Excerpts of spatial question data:
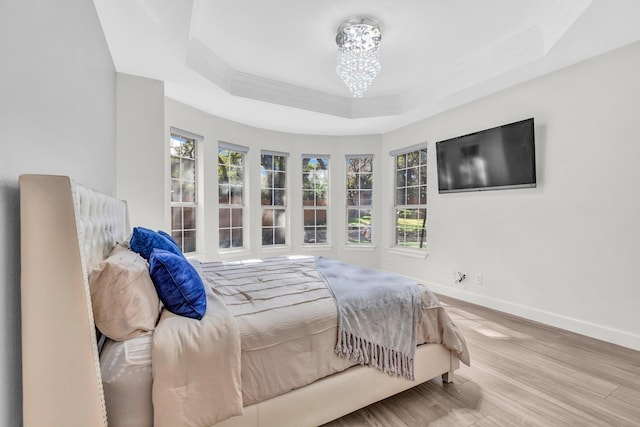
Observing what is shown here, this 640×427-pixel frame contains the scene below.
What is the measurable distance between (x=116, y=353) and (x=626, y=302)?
3.76 meters

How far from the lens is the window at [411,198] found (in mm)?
4770

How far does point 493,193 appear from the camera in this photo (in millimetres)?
3684

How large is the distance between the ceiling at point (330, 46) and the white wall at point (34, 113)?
60cm

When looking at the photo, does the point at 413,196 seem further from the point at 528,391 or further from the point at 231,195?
the point at 528,391

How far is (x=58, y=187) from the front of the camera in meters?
0.98

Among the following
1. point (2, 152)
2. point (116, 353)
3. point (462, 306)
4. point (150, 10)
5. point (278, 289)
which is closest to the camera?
point (2, 152)

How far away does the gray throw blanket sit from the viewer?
1701mm

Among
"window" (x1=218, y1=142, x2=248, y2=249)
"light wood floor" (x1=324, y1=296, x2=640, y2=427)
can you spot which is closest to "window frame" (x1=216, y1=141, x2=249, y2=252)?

- Problem details:
Convert the records above into a JSON list of strings with one string per line. Leave out the blank lines and the pictures.

- Written reply:
[
  "Observing what is shown here, this 640×427-pixel frame contains the scene below.",
  "What is the measurable distance between (x=116, y=353) and (x=626, y=302)?",
  "3.76 meters",
  "How far from the lens is the window at [411,198] found (in mm)?",
  "4770",
  "How far does point 493,193 appear from the camera in this photo (in millimetres)?",
  "3684",
  "How large is the distance between the ceiling at point (330, 46) and the white wall at point (34, 113)?",
  "60cm",
  "When looking at the photo, does the point at 413,196 seem further from the point at 528,391 or further from the point at 231,195?",
  "the point at 528,391",
  "How far is (x=58, y=187) from the front of the camera in meters?",
  "0.98",
  "Among the following",
  "1. point (2, 152)",
  "2. point (116, 353)",
  "3. point (462, 306)",
  "4. point (150, 10)",
  "5. point (278, 289)",
  "which is closest to the camera?",
  "point (2, 152)",
  "How far away does the gray throw blanket sit from the viewer?",
  "1701mm",
  "Among",
  "\"window\" (x1=218, y1=142, x2=248, y2=249)",
  "\"light wood floor\" (x1=324, y1=296, x2=640, y2=427)",
  "can you spot which is closest to \"window frame\" (x1=216, y1=141, x2=249, y2=252)?"
]